[A block of lines]

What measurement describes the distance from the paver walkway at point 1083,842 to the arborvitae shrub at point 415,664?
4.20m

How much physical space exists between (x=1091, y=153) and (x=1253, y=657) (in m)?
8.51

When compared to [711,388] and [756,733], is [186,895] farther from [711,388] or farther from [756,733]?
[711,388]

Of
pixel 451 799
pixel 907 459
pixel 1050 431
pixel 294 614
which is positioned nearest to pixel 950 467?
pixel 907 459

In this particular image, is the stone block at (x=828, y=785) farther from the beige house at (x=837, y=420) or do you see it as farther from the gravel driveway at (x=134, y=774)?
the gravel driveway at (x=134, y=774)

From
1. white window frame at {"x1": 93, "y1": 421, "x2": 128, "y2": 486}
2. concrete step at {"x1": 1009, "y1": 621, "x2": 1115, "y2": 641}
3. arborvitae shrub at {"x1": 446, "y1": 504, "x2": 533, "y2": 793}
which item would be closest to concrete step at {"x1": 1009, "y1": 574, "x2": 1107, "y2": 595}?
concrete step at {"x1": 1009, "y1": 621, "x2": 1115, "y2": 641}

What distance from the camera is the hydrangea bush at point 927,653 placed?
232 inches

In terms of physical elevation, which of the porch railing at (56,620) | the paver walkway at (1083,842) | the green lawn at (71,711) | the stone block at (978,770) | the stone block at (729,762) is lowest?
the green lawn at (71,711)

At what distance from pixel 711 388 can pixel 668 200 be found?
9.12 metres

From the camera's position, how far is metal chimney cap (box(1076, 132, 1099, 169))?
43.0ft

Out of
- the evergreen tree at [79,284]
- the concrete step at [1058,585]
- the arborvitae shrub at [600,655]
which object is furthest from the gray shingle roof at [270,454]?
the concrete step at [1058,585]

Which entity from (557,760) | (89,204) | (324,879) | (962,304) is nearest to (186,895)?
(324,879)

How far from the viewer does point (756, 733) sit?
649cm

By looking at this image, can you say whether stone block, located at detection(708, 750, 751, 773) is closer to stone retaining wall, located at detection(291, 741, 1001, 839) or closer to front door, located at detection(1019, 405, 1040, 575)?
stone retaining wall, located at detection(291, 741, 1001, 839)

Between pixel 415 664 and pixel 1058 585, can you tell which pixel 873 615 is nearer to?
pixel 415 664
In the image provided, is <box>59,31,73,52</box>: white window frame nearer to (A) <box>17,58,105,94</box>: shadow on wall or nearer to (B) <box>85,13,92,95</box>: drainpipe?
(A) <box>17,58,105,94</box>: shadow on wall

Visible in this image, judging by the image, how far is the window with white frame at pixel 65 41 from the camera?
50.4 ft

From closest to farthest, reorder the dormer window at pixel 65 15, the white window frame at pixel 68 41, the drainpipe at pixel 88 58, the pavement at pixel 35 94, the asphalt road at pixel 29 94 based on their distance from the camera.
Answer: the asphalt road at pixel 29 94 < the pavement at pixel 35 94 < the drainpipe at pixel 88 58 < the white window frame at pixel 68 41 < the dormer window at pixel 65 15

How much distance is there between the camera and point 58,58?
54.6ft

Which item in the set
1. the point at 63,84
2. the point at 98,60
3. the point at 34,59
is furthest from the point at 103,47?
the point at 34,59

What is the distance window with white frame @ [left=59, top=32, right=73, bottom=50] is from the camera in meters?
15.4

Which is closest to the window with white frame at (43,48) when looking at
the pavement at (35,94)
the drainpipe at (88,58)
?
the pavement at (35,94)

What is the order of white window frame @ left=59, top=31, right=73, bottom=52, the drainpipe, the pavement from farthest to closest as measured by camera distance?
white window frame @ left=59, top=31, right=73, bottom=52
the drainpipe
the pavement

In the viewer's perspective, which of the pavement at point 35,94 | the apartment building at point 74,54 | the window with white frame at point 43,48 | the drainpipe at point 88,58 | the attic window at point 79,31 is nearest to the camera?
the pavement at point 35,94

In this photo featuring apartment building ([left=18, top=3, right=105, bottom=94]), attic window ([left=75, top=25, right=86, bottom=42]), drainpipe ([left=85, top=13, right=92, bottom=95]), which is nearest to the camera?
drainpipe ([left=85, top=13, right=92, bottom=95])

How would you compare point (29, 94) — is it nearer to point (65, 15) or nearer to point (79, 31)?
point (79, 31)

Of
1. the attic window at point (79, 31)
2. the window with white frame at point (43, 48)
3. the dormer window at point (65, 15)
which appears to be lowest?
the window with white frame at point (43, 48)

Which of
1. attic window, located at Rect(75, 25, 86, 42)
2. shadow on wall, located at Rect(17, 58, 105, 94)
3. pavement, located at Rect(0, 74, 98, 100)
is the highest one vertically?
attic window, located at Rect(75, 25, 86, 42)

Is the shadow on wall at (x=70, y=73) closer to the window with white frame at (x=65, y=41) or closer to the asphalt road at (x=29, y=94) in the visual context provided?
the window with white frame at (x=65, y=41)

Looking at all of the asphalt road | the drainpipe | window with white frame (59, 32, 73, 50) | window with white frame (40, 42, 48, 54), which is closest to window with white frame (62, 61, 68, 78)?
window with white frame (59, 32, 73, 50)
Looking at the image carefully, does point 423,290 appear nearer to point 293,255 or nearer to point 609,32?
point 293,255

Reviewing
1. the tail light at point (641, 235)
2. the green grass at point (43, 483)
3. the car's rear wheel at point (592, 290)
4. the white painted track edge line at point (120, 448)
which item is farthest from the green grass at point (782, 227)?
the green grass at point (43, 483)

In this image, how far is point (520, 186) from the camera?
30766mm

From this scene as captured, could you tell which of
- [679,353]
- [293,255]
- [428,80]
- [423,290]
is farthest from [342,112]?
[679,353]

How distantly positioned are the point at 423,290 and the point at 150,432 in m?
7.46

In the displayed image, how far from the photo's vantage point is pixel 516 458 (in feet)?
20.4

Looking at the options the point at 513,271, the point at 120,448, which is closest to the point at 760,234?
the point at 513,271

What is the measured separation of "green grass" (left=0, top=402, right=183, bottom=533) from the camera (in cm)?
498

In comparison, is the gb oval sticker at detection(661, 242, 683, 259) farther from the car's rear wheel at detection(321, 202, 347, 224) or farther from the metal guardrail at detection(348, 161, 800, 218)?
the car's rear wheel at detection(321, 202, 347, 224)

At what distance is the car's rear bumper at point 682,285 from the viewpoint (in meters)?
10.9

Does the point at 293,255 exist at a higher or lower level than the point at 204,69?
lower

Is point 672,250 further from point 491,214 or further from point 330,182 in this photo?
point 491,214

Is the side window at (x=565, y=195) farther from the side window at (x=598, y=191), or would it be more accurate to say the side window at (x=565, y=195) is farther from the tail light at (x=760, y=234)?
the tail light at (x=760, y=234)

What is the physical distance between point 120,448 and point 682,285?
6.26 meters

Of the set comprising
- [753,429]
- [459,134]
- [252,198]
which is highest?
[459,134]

* AIM *
Lay out everything from the line containing "Looking at the image" down to the last line as a Markdown table with the columns Row and Line, skipping blank lines.

* THE COMPLETED TASK *
| Row | Line |
|---|---|
| 1 | Looking at the image carefully, does point 423,290 appear nearer to point 293,255 or nearer to point 609,32? |
| 2 | point 293,255 |
| 3 | Reviewing |
| 4 | 1. the tail light at point (641, 235) |
| 5 | 2. the green grass at point (43, 483) |
| 6 | 3. the car's rear wheel at point (592, 290) |
| 7 | 4. the white painted track edge line at point (120, 448) |
| 8 | which item is farthest from the green grass at point (782, 227)? |
| 9 | the green grass at point (43, 483) |
| 10 | In this image, how far is point (520, 186) from the camera? |
| 11 | 30766mm |
| 12 | From this scene as captured, could you tell which of |
| 13 | - [679,353] |
| 14 | - [293,255] |
| 15 | - [428,80] |
| 16 | - [423,290] |
| 17 | is farthest from [342,112]? |
| 18 | [679,353] |
| 19 | How distantly positioned are the point at 423,290 and the point at 150,432 in m? |
| 20 | 7.46 |
| 21 | In the displayed image, how far from the photo's vantage point is pixel 516 458 (in feet)? |
| 22 | 20.4 |
| 23 | Looking at the options the point at 513,271, the point at 120,448, which is closest to the point at 760,234? |
| 24 | the point at 513,271 |
| 25 | What is the measured separation of "green grass" (left=0, top=402, right=183, bottom=533) from the camera (in cm)? |
| 26 | 498 |
| 27 | In comparison, is the gb oval sticker at detection(661, 242, 683, 259) farther from the car's rear wheel at detection(321, 202, 347, 224) or farther from the metal guardrail at detection(348, 161, 800, 218)? |
| 28 | the car's rear wheel at detection(321, 202, 347, 224) |
| 29 | At what distance is the car's rear bumper at point 682,285 from the viewpoint (in meters)? |
| 30 | 10.9 |
| 31 | Does the point at 293,255 exist at a higher or lower level than the point at 204,69? |
| 32 | lower |
| 33 | Is point 672,250 further from point 491,214 or further from point 330,182 in this photo? |
| 34 | point 491,214 |
| 35 | Is the side window at (x=565, y=195) farther from the side window at (x=598, y=191), or would it be more accurate to say the side window at (x=565, y=195) is farther from the tail light at (x=760, y=234)? |
| 36 | the tail light at (x=760, y=234) |
| 37 | What is the physical distance between point 120,448 and point 682,285? |
| 38 | 6.26 meters |
| 39 | Of the set comprising |
| 40 | - [753,429] |
| 41 | - [459,134] |
| 42 | - [252,198] |
| 43 | which is highest? |
| 44 | [459,134] |